According to KPD of the Boston Globe this could be Claude Julien's last game behind the Boston bench if the Bruins don’t win game seven of their series against the Montreal. Personally, as a Bruins fans I think head coach Claude Julien has been a miserable failure, none of his teams have been able to get out of the second round and last years meltdown during that Stanley Cup playoffs after being up three games to zero against the Flyers clinched it for me. I think if the Bruins’ lose tonight the GM and the head coach of the Boston Bruins should be fired.
Kevin Paul Dupont, Boston Globe --- Time to man up on advantage. The Bruins have at least one more game, tonight, in a win-or-go-home Game 7 matchup with the Canadiens, to figure out how to wring a little cash out of a bankrupt power play. They’ve had two months to figure out those economics, including the first six games of this series, only to be left musing why they can’t get the kind of five-on-three advantages the Habs used last night to score both goals in a 2-1 victory.

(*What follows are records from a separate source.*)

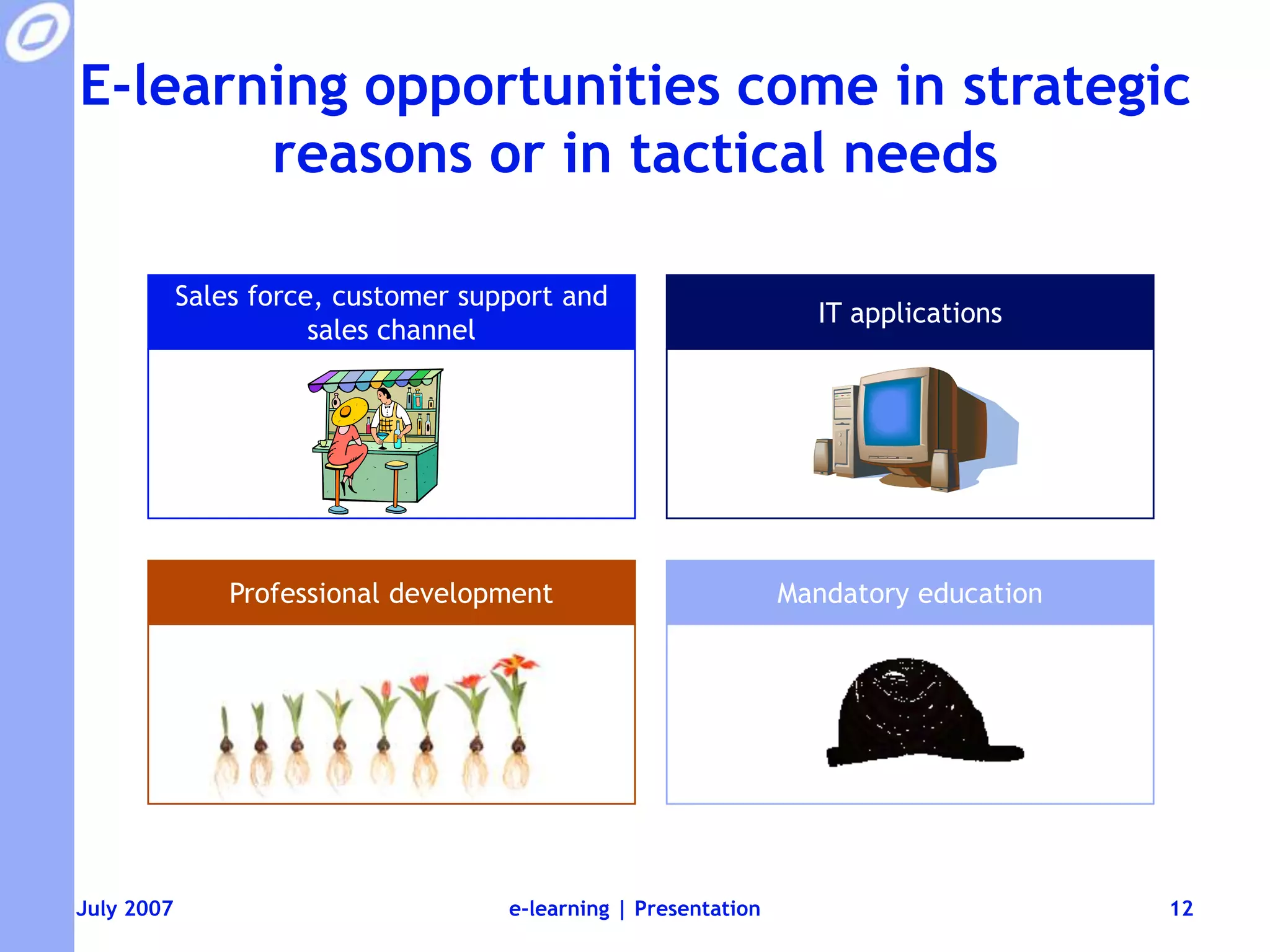 E-learning opportunities come in strategic reasons or in tactical needs

Sales force, customer support and sales channel

IT applications

Professional development

Mandatory education

July 2007

e-learning | Presentation

12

“Well, let’s put it this way,’’ said Boston coach Claude Julien, who’ll need to win tonight if he hopes to preserve his job behind the bench beyond his fourth season. “It is struggling. We’ve talked about that. But they scored twice at five on three . . . five on four they weren’t a threat, and neither were we. I thought five on five we controlled the game. I know I would have liked to have a five on three, and maybe our power play would have scored, too.’’

Now, honestly, that’s open to much debate, considering the Bruins stand an eyesore 0 for 19 on the power play through six games. They went 0 for 4 last night, again too often looking hapless, punchless, and shapeless when awarded that little extra elbow room by the referees.

Would a two-man advantage help them? Hey, maybe? It could also double the pain, place a brighter spotlight on the total tonnage of their inefficiency.